__What needs to be done__
Filter the entries for the word "over". Copy each line that has it.

__Data for this task__
§

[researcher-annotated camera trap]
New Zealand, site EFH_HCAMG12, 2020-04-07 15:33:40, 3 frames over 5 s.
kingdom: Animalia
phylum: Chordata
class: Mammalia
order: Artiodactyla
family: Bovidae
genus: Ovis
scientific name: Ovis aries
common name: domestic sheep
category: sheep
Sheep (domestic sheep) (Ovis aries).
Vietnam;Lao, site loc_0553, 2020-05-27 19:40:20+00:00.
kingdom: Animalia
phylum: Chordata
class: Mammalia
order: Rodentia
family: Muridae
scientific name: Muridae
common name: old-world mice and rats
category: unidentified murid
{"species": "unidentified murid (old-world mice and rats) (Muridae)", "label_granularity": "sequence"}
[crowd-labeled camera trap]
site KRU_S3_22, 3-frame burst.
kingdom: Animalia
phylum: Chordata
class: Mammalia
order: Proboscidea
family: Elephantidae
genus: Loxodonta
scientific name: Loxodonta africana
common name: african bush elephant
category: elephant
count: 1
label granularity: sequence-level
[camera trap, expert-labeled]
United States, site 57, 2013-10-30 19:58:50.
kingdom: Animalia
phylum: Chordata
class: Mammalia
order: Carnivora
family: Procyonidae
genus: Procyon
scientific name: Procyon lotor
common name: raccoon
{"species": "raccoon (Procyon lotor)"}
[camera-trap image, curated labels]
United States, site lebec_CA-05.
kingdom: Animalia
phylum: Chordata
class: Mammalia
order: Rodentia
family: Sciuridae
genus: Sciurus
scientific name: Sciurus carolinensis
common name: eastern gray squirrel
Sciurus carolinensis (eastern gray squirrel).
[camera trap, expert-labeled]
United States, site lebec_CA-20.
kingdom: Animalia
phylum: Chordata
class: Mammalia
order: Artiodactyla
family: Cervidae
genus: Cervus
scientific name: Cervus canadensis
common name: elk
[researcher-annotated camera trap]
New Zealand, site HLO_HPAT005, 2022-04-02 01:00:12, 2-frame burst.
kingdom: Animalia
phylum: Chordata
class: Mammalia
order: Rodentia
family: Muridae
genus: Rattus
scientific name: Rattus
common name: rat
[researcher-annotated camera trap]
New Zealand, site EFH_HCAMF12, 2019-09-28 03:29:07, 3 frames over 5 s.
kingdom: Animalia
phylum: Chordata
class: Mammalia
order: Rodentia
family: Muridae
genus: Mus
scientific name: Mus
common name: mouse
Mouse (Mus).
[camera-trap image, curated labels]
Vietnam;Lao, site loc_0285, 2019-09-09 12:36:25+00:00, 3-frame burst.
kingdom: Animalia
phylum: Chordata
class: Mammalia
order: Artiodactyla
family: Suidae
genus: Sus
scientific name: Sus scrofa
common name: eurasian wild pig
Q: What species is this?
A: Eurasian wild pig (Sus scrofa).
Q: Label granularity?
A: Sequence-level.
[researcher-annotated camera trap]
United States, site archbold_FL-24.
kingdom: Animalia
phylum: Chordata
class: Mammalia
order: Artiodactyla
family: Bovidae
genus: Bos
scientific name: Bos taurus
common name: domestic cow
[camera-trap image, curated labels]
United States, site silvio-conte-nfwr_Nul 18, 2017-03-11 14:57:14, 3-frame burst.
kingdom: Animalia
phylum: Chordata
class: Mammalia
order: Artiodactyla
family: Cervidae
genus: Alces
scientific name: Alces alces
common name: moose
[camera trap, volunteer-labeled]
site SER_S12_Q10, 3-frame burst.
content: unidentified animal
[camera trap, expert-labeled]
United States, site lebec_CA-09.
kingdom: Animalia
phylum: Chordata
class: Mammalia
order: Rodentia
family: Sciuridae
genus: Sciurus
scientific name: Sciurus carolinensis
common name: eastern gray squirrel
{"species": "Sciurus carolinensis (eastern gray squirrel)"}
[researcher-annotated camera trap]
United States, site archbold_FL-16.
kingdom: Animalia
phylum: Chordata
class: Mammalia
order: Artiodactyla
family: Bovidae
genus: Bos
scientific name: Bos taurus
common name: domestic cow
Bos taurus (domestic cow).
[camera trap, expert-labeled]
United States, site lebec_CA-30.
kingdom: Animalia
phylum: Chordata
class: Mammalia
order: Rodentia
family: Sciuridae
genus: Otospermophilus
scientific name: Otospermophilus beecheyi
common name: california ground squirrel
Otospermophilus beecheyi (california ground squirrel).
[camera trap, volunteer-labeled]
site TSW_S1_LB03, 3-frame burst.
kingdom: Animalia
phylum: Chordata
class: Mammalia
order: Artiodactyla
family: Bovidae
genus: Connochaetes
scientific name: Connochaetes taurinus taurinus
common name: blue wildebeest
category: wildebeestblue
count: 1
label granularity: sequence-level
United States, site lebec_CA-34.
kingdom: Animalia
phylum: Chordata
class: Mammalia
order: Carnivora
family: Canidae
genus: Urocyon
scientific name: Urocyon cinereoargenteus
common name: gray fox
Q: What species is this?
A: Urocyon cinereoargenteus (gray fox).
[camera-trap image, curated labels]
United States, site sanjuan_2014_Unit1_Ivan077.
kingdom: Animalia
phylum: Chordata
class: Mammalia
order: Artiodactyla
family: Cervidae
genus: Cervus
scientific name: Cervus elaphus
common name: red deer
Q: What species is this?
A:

§

__Output of the task__
New Zealand, site EFH_HCAMG12, 2020-04-07 15:33:40, 3 frames over 5 s.
New Zealand, site EFH_HCAMF12, 2019-09-28 03:29:07, 3 frames over 5 s.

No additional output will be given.